Dr. Craig Vierra is a professor and assistant chair in the University of the Pacific's College of Biological Sciences. His research centers on understanding the molecular mechanics of black widow spider silk and how these properties relate to the fibers high tensile strength, elasticity, and toughness. He's written extensively on the subject and his goal is to produce fibers for industrial applications that mimic natural silk. He earned his PhD in biochemistry from the University of California Riverside in 1994.
Dr. Craig Vierra – Race to replicate spider silk
The next time you roll up a magazine to swat a spider, stop, or risk interrupting hundreds of millions of years in the development of a material that will revolutionize engineering in our lifetime.
The effort to provide an environmentally sound, cost-effective, lightweight and exceedingly strong material to build a broad range of products has been under development for hundreds of millions of years – by spiders. Species such as the black widow use six or seven different spider silk fibers to capture prey, move about, protect their young, and more simply to survive.

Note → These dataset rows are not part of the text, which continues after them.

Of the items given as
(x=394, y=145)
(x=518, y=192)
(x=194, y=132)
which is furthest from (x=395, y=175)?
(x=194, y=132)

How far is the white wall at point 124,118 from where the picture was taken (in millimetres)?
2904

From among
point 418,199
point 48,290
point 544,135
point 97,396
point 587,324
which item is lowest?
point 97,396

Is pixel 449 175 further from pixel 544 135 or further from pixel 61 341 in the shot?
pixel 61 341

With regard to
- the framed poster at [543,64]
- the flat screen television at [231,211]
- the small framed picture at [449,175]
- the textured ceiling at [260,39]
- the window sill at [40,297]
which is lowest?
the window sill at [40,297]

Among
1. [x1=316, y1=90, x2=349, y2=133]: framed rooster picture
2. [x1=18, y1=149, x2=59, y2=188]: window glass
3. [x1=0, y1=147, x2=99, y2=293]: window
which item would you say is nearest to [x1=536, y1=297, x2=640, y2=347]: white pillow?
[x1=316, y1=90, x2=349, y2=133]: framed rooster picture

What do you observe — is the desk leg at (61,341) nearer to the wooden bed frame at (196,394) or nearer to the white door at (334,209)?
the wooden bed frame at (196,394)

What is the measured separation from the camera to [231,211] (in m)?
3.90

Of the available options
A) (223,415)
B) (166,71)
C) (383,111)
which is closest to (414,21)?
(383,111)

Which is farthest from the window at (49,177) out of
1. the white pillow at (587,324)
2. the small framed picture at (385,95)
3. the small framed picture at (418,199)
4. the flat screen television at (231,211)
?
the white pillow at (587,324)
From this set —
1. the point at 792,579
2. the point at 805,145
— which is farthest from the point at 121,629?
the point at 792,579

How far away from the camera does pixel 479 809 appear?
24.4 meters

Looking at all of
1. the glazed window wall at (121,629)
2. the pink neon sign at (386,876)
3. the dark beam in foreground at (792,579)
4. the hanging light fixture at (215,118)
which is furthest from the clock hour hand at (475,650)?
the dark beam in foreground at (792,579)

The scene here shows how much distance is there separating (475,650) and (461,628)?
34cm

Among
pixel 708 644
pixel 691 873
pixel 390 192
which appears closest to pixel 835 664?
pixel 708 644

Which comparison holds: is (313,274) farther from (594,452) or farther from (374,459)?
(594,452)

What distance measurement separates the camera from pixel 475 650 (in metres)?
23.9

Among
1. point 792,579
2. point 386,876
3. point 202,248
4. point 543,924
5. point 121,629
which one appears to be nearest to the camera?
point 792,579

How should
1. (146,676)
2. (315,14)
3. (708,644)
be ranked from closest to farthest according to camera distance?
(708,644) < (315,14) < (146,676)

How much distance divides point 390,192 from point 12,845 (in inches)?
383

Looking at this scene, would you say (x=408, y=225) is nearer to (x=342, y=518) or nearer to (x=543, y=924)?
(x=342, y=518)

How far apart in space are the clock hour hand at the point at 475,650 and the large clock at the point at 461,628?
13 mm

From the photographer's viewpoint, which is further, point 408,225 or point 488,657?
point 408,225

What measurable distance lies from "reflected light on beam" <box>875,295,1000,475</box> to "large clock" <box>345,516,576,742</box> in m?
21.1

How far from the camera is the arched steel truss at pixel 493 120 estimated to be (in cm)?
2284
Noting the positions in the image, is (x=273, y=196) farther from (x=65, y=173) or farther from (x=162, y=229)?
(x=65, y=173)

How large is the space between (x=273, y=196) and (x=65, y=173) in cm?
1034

That same spider silk is two to three times tougher than materials man uses now for such things as body armor for soldiers. It’s lighter, too, and it is biodegradable over time, making it ideally suited for the environment.
It’s not surprising, then, that the race is on at laboratories around the world to be the first to crack the code of spider silk and replicate it in mass quantities.
In my lab at University of the Pacific, my students and I are at work figuring out how to produce large amounts of the spiders’ proteins in a cost-effective way, spin the synthetic fiber in such a way as to trap the water molecules inside that are critical to the fiber’s mechanical properties, and integrate those fibers into materials, perhaps as composites. Then we can make everything from stronger, lighter replacements for Kevlar in body armor and plastics in automobiles to stronger, lighter aerospace components. The possibilities are boundless.
We are standing on the precipice of truly revolutionary work. In the next five years, we should see the next major step in the development of strong, lightweight material that spiders have been developing for hundreds of millions of year. It will be interesting to see what we come up with.